**TEXTE PROPOSÉ**
......
Article rédigé par Louis Loustau-Chartez

Ses origines

Gratien Pon est né à Lées Athas, à la maison La Salette, en bordure du chemin de la Mâture, le 12 juin 1857 ; ci-dessous son extrait d’acte de naissance signé par Pierre Lapoulide maire de Lées Athas .
Depuis longtemps, l’exploitation des bois pour les besoins de la Marine Royale avait pris fin et le jeune Gratien n’a pas pu profiter du spectacle qu’offraient les attelages de bœufs transportant les mâts jusqu’au port d’Athas.
A l’âge de quatre ans, il perd son père et est élevé par sa mère et un grand- père très sévère. Etant de famille très modeste, pour des raisons de commodité, il est scolarisé à l’école primaire d’Osse en Aspe. Il rappellera très fidèlement le souvenir de son maître.
Pour le repas de midi, il emportait de la méture, (pain à la farine de maïs), une tranche de fromage ou une sardine. Au retour de l’école, il avait droit à du pain blanc seul ou à de la méture avec un bout de fromage .Un jour, l’enfant se laissa tenter par le pain blanc et le fromage. Le grand- père se fâcha tellement que Gratien mentit longtemps avant d’avouer sa « faute ». Il prit alors la résolution de ne plus jamais mentir.
Ses études et le Vicariat.
Comme il était bon élève, le clergé l’orienta vers des études classiques au berceau de Saint Vincent de Paul près de Dax où ses camarades le nommèrent Président à vie de leur amicale. Après des études classiques, il entra au grand Séminaire de Bayonne. Ordonné prêtre le 18 mai 1883, il fut envoyé comme vicaire à la paroisse de Pontacq puis à celle de Saint-Jacques de Pau. Les relations qu’il eut à Pontacq et à Pau lui seront plus tard très utiles.

Le professorat .
......
**DONNÉES**

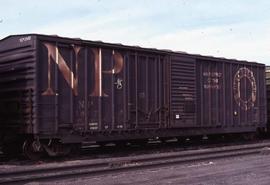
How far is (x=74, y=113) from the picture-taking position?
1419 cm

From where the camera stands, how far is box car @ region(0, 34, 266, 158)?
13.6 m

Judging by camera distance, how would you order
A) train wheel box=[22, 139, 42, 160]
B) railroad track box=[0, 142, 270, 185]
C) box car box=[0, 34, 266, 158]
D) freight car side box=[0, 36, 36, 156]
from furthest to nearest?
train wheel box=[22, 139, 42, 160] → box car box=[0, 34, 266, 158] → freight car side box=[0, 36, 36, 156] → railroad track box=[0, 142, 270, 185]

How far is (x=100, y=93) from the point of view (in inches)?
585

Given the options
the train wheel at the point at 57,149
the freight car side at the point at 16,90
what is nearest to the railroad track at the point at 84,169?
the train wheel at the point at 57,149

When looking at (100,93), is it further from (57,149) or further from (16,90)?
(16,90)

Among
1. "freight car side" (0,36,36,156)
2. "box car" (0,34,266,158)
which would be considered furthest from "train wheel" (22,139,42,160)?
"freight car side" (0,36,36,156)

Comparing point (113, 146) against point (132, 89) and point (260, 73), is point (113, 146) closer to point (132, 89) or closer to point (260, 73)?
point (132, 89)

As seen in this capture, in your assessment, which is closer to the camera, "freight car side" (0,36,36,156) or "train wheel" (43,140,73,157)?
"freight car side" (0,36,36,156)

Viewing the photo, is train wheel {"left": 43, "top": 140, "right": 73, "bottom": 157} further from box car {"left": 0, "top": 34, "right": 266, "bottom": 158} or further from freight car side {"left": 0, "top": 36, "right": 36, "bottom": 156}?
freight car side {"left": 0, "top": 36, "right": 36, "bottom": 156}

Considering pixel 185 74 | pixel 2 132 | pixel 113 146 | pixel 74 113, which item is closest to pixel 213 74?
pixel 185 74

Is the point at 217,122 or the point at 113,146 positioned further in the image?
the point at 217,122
......
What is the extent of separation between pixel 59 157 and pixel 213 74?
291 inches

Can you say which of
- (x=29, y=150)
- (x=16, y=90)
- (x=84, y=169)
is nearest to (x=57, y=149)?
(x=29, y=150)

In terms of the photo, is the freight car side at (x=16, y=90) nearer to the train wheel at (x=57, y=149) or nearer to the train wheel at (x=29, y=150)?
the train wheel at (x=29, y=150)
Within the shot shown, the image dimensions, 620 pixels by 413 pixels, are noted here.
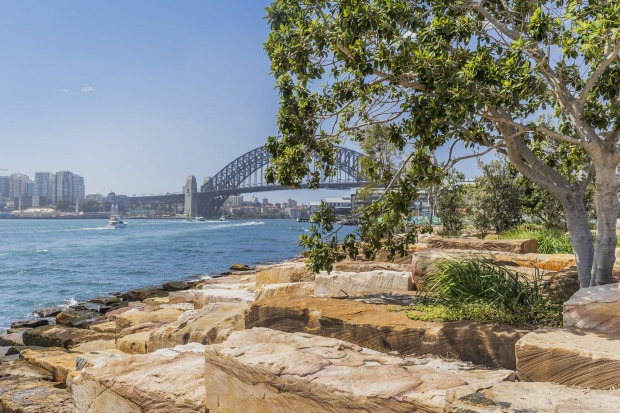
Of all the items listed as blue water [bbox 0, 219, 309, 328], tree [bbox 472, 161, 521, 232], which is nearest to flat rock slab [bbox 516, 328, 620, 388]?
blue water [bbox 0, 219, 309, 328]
......
**CONSIGNES DE L'EXERCICE**
- 1) D'après le texte sur Gratien Pon, à quelle date a-t-il été ordonné prêtre ?
- 2) Résumez le texte sur Gratien Pon en deux phrases.
- 3) Reproduisez le texte sur Gratien Pon en commençant à « A l’âge de quatre » et en terminant à « et le Vicariat. ».

**CORRIGÉ DE L'EXERCICE**
- 1) Le 18 mai 1883.

- 2) Gratien Pon est né le 12 juin 1857 à Lées Athas, a perdu son père à quatre ans et, issu d'une famille très modeste, a été scolarisé à l'école primaire d'Osse en Aspe. Bon élève, il a fait des études classiques près de Dax puis est entré au grand Séminaire de Bayonne, avant d'être ordonné prêtre le 18 mai 1883 et envoyé comme vicaire à Pontacq puis à Saint-Jacques de Pau.

- 3)
A l’âge de quatre ans, il perd son père et est élevé par sa mère et un grand- père très sévère. Etant de famille très modeste, pour des raisons de commodité, il est scolarisé à l’école primaire d’Osse en Aspe. Il rappellera très fidèlement le souvenir de son maître.
Pour le repas de midi, il emportait de la méture, (pain à la farine de maïs), une tranche de fromage ou une sardine. Au retour de l’école, il avait droit à du pain blanc seul ou à de la méture avec un bout de fromage .Un jour, l’enfant se laissa tenter par le pain blanc et le fromage. Le grand- père se fâcha tellement que Gratien mentit longtemps avant d’avouer sa « faute ». Il prit alors la résolution de ne plus jamais mentir.
Ses études et le Vicariat.